Career mode is pretty much the same as what it’s been with the addition of a new interactive match sim option. This new feature allows you to now watch a match play out on a 2D pitch a la Football Manager. It adds a nice wrinkle for those who love the off-field depth FIFA 21 offers but don’t always want to play out the games ourselves. That said, you can jump into the action if you want at any time rather than having to back out and start over. 

Training and player development also saw small improvements in the form of allowing you to train players in groups as opposed to assigning a player to a specific training one at a time. The mode’s interface also makes it easy to find what you are looking for and keep track of everything you need for your organization. 

Volta returns after an impressive debut last year, and is pretty much the same thing as a year ago. The gameplay improvements make their way into the mode, but there’s nothing here that takes it to the next level over last year. Even the player customization can use some work as the options, while plentiful, aren’t all that impressive. 

Volta is also where you’ll find the game’s single-player story mode, The Debut. It’s nothing to write home as you find yourself facing various amateur Volta squads with the goal of reaching the Dubai Streets and Icons Championship. It’s your typical EA Sports story that is just the company’s way of getting the most out of the Frostbite Engine in its sports titles. All in all it’s a forgettable, monotonous experience.  

Ultimate Team remains the same mode it has where those who spend hundreds of dollars on players and card packs get a distinct advantage over those who don’t have the means — or are smart enough not — to spend. It remains reliant on microtransactions to enjoy, and is better off left alone even with the addition of co-op play.

Presentation

As you’d expect, FIFA 21’s presentation is near the top for sports games.
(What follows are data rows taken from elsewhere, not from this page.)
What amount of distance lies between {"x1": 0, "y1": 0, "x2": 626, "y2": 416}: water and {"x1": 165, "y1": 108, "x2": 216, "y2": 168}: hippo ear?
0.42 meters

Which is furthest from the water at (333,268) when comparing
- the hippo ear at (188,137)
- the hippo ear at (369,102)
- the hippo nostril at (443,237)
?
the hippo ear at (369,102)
The television-style broadcasts set a nice tone of the match at hand while the commentary flows in a way that’s only matched right now by the NBA 2K franchise. 
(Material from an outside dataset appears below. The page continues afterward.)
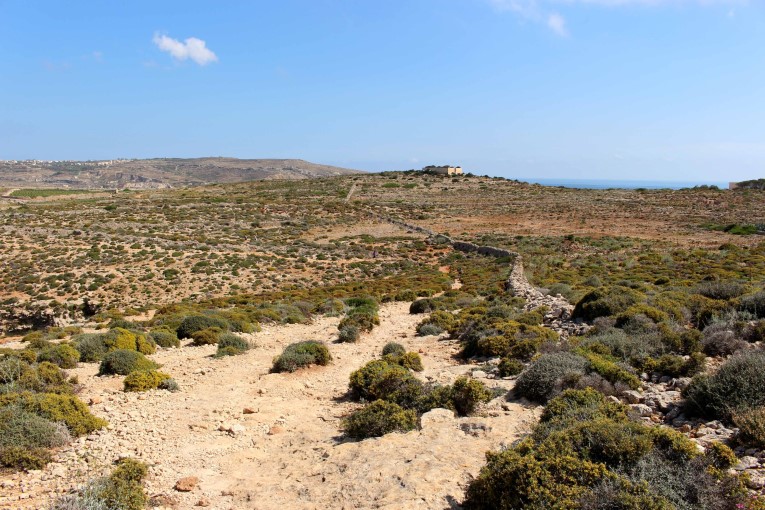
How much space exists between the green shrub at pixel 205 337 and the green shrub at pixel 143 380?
4.34m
While the graphics don’t see much of an improvement from last year, they still look good. Player models look great, and the lighting of each authentic stadium adds to the feeling, at times, that you’re watching a live broadcast.

From an animations standpoint, there’s still slight instances of clipping and collision issues, but it’s nothing that the common player will ever really notice.

Verdict

FIFA 21 is a fun soccer experience on the field. It’s a great swan song on the current generation when it comes to the gameplay, and hasn’t felt this good on the pitch in a long time. The problem is — unlike UFC 4 and NHL 21 where a next-gen version isn’t coming this year — because the next-gen version of the game is right around the corner, much wasn’t done about the off-field features to make it feel like a brand new game. 
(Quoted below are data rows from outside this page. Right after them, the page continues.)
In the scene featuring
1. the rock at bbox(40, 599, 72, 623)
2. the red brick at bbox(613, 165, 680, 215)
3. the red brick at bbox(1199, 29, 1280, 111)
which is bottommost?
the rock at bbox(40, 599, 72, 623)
Enough has been done to keep players interested until the next-gen consoles arrive, but unless you’ve skipped the last couple releases, there’s nothing that screams must-buy this year.


***NOTE: A copy of FIFA 21 for PS4 was provided for the purposes of this review***

  • 9/10
    Gameplay - 9/10
  • 6/10
    Game Modes - 6/10
  • 8/10
    Presentation - 8/10
  • 7/10
    Longevity - 7/10
Overall
7.5/10

Summary

Enough has been done to keep players interested until the next-gen consoles arrive, but unless you’ve skipped the last couple releases, there’s nothing that screams must-buy this year.